Thinking about digital media + sexual health communication Part One
A few years ago I published a couple of articles on ‘digital sexual health’, suggesting that sexual health communication professionals might productively draw on insights from the fields of media studies and digital journalism studies.
(Note: these are paywalled, but I’m happy to share a pdf).
It was the hey-day of ‘digital first’ social news platforms like Buzzfeed and Vice News - and many legacy platforms were investing in digital experiments.
At the time I was teaching in a journalism program and working (in an advisory capacity) with local organisations who were designing new ‘youth’ sexual and reproductive health platforms.
As a non-journalist interested in the ways we learn about and express sexuality and gender in digital cultures - and the social and political forces that impact our learning and expression - I was intrigued by the growth of social news platforms.
As the 2014 New York Times’ leaked ‘innovation report’ revealed, even exceptionally well funded legacy news organisations struggled to reshape their offerings as they moved away from producing static newspaper formats.
In order to be effective in dynamic digital ecosystems, they had to rework their editorial systems, business models, professional identities, team structures and the nature of story-telling itself.
Journalism was a profession (and industry) built on effective communication, and it was being radically reshaped by the growth of social platforms, newsfeeds, and algorithm-driven content-sharing practices.

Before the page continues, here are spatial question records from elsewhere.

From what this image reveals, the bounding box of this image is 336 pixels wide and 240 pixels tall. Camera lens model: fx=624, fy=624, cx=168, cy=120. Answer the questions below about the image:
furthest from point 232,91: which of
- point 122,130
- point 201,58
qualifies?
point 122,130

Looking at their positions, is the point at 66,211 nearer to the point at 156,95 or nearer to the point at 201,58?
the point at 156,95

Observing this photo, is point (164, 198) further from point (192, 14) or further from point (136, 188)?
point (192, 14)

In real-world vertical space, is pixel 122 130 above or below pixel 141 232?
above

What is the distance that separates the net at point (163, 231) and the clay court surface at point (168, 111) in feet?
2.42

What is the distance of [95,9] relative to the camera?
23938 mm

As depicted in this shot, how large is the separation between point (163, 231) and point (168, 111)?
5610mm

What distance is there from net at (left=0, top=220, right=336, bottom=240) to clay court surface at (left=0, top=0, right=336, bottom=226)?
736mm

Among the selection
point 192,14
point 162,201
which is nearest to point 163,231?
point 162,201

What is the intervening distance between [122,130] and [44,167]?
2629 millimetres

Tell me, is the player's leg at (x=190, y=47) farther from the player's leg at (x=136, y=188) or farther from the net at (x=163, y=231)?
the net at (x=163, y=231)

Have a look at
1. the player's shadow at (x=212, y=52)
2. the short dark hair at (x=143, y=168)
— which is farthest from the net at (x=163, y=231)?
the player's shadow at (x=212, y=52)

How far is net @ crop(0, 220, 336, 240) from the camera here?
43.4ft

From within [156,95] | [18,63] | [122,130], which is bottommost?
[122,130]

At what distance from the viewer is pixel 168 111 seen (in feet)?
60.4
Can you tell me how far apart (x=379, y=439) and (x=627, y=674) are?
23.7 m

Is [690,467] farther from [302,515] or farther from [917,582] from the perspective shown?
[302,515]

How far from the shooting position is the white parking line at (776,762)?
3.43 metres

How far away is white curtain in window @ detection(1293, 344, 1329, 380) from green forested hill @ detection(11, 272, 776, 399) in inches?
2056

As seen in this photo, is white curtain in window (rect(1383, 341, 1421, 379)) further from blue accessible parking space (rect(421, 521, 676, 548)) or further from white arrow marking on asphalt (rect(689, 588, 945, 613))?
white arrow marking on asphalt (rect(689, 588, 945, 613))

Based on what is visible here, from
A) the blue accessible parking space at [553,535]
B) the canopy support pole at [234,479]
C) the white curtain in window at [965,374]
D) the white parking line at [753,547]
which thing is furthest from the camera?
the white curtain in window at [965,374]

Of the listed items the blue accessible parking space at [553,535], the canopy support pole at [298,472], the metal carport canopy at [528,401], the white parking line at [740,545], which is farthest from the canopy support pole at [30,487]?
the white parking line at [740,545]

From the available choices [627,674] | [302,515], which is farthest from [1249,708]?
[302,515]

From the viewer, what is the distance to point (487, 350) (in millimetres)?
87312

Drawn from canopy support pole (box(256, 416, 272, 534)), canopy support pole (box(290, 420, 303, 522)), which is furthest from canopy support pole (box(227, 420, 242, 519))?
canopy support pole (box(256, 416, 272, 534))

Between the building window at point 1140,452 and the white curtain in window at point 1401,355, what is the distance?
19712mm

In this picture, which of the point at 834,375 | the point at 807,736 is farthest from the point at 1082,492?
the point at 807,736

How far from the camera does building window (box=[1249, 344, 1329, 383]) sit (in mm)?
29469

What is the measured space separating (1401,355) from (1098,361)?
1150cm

But I had the sense that a lot of health communication work I was seeing was more aligned with marketing theory and practice than journalism - and as a consequence there was a lot of emphasis on factors like ‘measuring engagement’ and less emphasis on how to reshape health outreach content for a digital-first environment.
For example, there was also a lot of desire to build apps in the twenty-teens - but not much curiousity about how target audiences (or priority populations) were already engaging with sexual and reproductive health content in digital spaces.
Re-reading my own publications almost a decade later (in the age of the broligarchy), the research that informed the articles holds up well, but the recommendations are pretty outdated.
The boom in digital news and magazine has busted - in part due to the content monetisation and moderation changes on Meta and X (formerly Twitter) that have all but sucked the joy out of the social web (but that’s another post).
I don’t teach journalism anymore, but I’ve recently been exploring new sources of (lateral) insights into digital media content production - mostly via newsletter content and conference panels.
I say lateral because I’m currently picking over content from a range of disciplines and industries (from digital marketing, to digital journalism, to digital visual and performing arts) like an academic bin chicken.
This approach is sparking some reflections on what works well in digital sexual & reproductive health communication now, and how it could productively evolve in the future.
Obviously, this is all work-in-progress. In Part Two, I’ll share some sources… and some of my preliminary thoughts.